22 de set. de 2015

Se essa P não virar Olê, Olê Olá...

Eu tinha uns 7 anos. Freguesia, sub-bairro de Jacarepaguá, era um local bucólico, com ar puro e temperatura super agradável, cigarras e pássaros cantando o dia inteiro. As ruas principais do bairro tinham casas rodeadas por quintais, gramados e coisas que hoje foram substituídas por grades guardando prédios com andares muito mais que o desejável. Aqui já não se acorda mais com o canto dos passarinhos. Faz tempo que não vejo os chatinhos dos bem-te-vis à tarde.
Enfim... 
Quando eu tinha uns 7 anos, para ir à praia tínhamos duas opções: 
1) Ir até a Cidade de Deus pegar o 750  (Cidade de Deus x Gávea) no ponto final;
2) Ir até Cascadura (!) pegar o 748 ou 755 ou 753. Essa operação  precisava ter  início por volta das 5, 6 horas da manhã, pois mesmo nesse horário raramente conseguia-se entrar num ônibus ali, na Freguesia que nunca teve ponto final de coletivo com exceção do 267, embora sempre tenha sido um local bastante povoado e abrigando uma classe média alta média e MaB (Metido à Besta). 
Acho que era subentendido que ali todos eram ricos e tinham carro, pensamento irrelevante porque quem tinha, não ia de carro pro Centro que já naquela época não tinha estacionamento e quando tinha era caro.

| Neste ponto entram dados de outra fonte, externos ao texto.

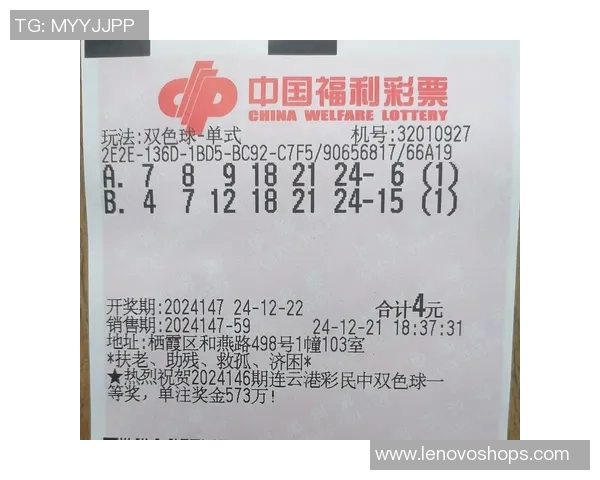 双色球停售时间揭秘你知道几点停售吗快来了解一下吧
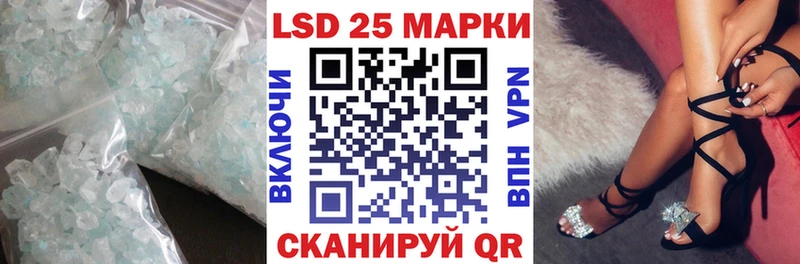 LSD-25 экстази ecstasy  Сясьстрой 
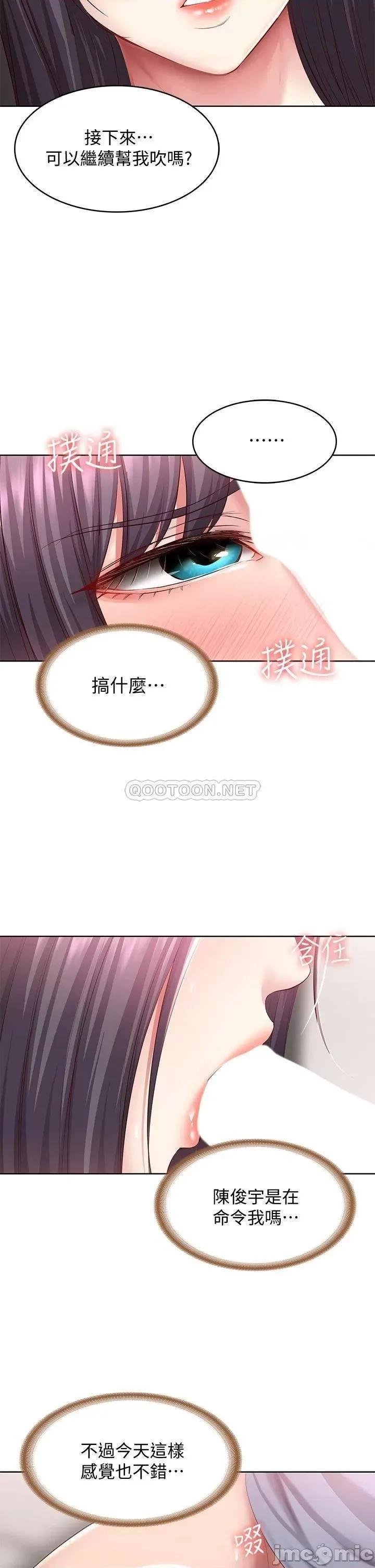 寄宿日记 寄宿日记 83 第32页
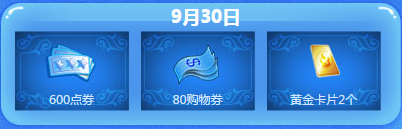 《QQ炫舞》9.30回饋活動(dòng)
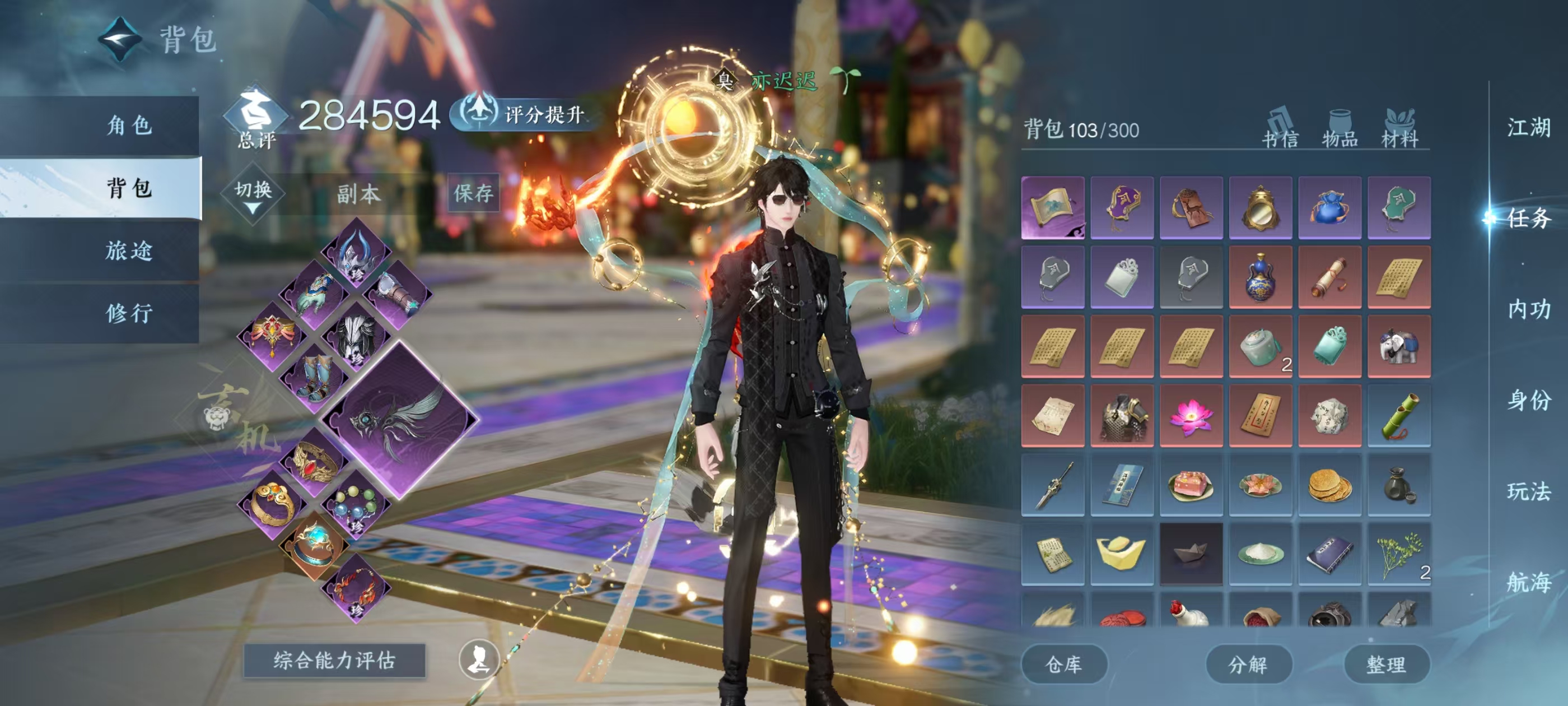 NSHSYH326136逆水寒手游账号详情图3 NSHSYH326136逆水寒手游账号详情图3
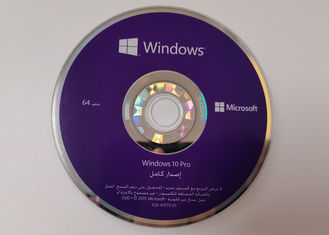 Windows 10 Professional 64 bit DVD OEM Coa Key Giấy phép gốc 100% ngôn ngữ Ả Rập FQC -08983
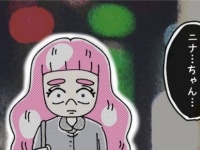 怖いけど聞かなきゃ……。夫の不倫疑惑を解明するために立ち上がった妻の行動【ないものねだりの女達。 #378】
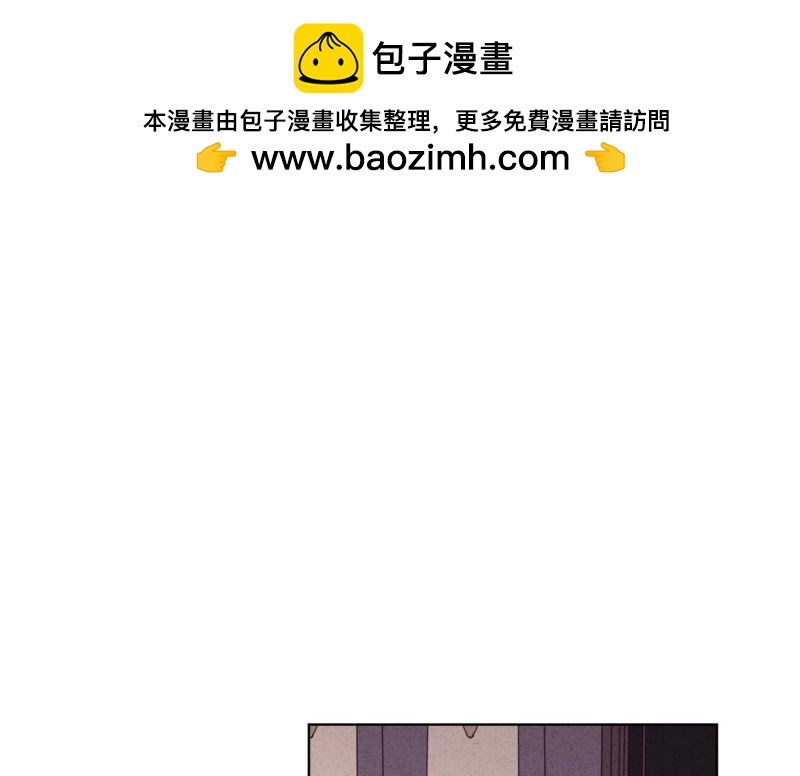 第161话(1/2)-第161话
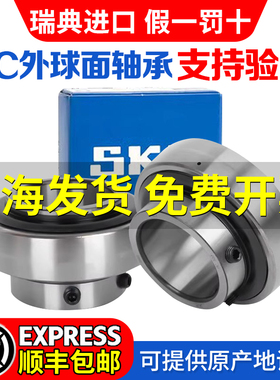 进口SKF斯凯孚外球面轴承UC204 205 206 207 208 209 210 211 212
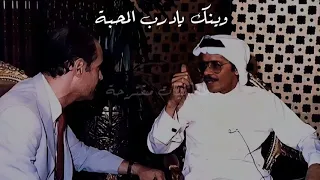 طلال مداح   وينك يادرب المحبة   جودة مميزة    دندنها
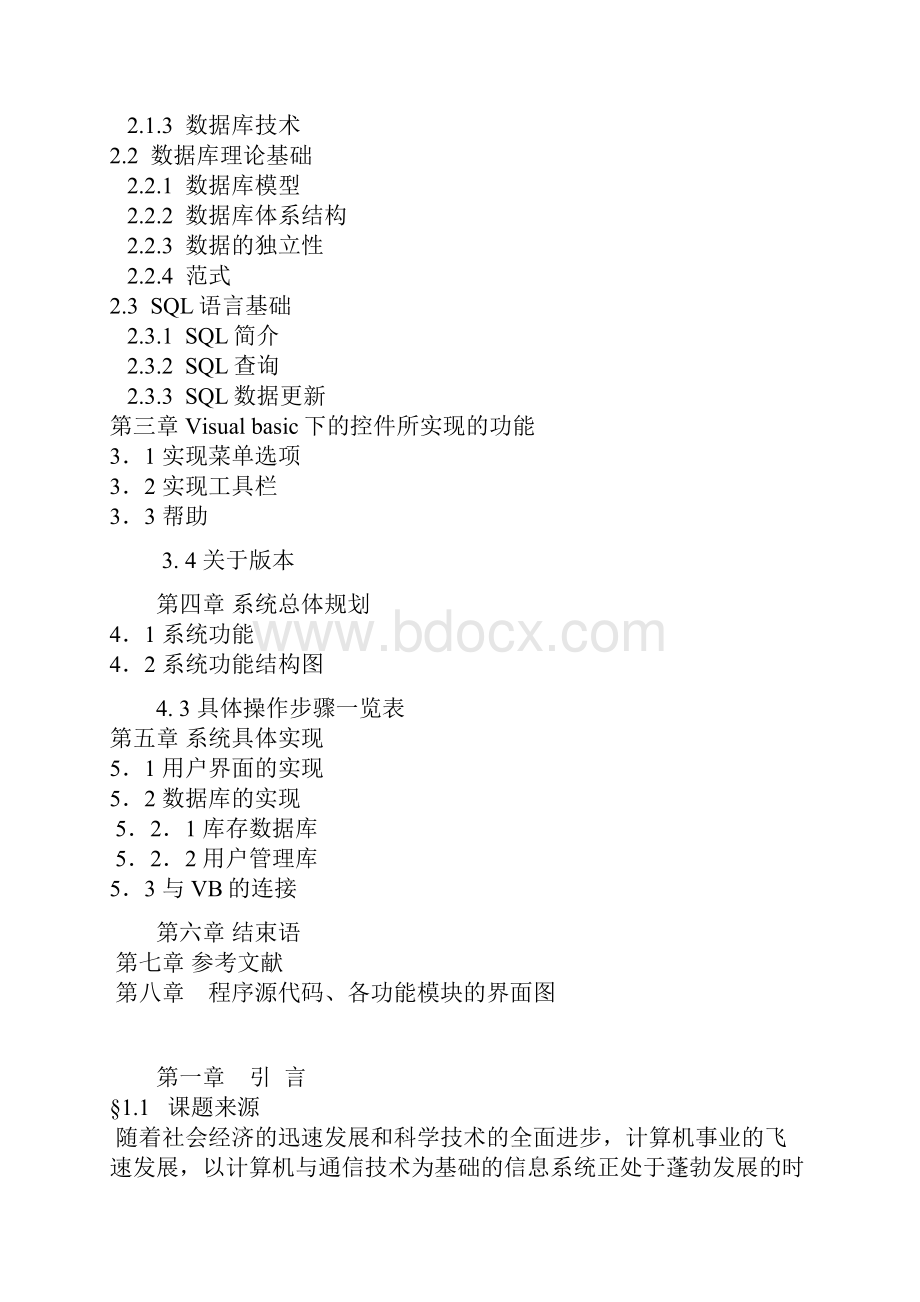 整理仓库管理系统论文vb.docx_第2页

Imaginem quem trabalhava pros lados da Barra? O 748 (Cascadura x Barra - via Estrada do Itanhangá e de Jacarepaguá) passava tão cheio que o motorista parava porque me achava bonitinha e eu ia pelas curvas da Estrada do Itanhangá sacolejando. Mas isso foi depois quando eu já era bonitinha e trabalhava.

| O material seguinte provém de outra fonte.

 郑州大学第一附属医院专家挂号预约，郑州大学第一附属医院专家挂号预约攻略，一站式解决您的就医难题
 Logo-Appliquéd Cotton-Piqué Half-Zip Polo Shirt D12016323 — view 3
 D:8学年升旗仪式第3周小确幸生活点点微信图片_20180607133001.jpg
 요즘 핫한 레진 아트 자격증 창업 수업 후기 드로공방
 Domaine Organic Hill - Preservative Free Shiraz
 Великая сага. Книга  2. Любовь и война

Pois é, minha mãe trabalhava 12x36 o famoso "dia-sim-dia-não" e, dia sim, dia não, ela ia para a praia, único lazer possível para uma mulher que criava sozinha os filhos e tinha 7 bocas pra alimentar em casa. Ela me levava para a praia porque eu era pequena e criança filha dela não ficava sozinha em casa de jeito nenhum se não fosse por motivo de trabalho.
Se atrasássemos uns minutinhos que fossem, a fila enorme, ficava impraticável. Tinha fila "do em pé", tinha "fila do sentado". Cascadura ali ao lado do viaduto era um formigueiro humano em fila indiana fazendo rococó...

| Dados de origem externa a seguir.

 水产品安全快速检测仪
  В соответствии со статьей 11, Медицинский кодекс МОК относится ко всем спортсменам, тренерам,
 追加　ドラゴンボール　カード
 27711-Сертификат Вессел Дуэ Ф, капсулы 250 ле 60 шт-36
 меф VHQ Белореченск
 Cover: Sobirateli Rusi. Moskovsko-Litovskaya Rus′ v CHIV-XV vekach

A viagem de ida quase sempre até que era bem tranquila. A viagem de volta era um pouco aterrorizante, dependendo da linha do coletivo tinha sim, maior cheiro de maconha que nessa época era o auge da transgressão. Dava pra namorar alcoólatra, mas maconheiro jamais!
E a gente voltava ouvindo o batuque alucinado na lataria do ônibus com aquelas musiquinhas que se tornaram clássicos do cancioneiro da rotina suburbana: "Se essa porra não virar, olê, olê olá! Eu chego lá!!!"
Quebravam os coletivos? Às vezes quebravam.
Tinham dinheiro, portavam dinheiro. Não, não tinham.
Faziam arrastão? Não faziam.
Desrespeitavam os mais velhos?
Sim desrespeitavam os mais velhos. Falavam palavrões, não davam lugar, zoavam mulheres feias, gente gorda, pessoas de idade.
Todos tinham pele escura?
Não. A maioria tinha até cabelo liso.
"Motorista se eu fosse como tu, tirava a mão do bolso e botava... Motorista se eu fosse como tu".
"Eu te amo cocaína eu te amo, meu coração é de Jesus e o meu Pulmão da Souza Cruz!"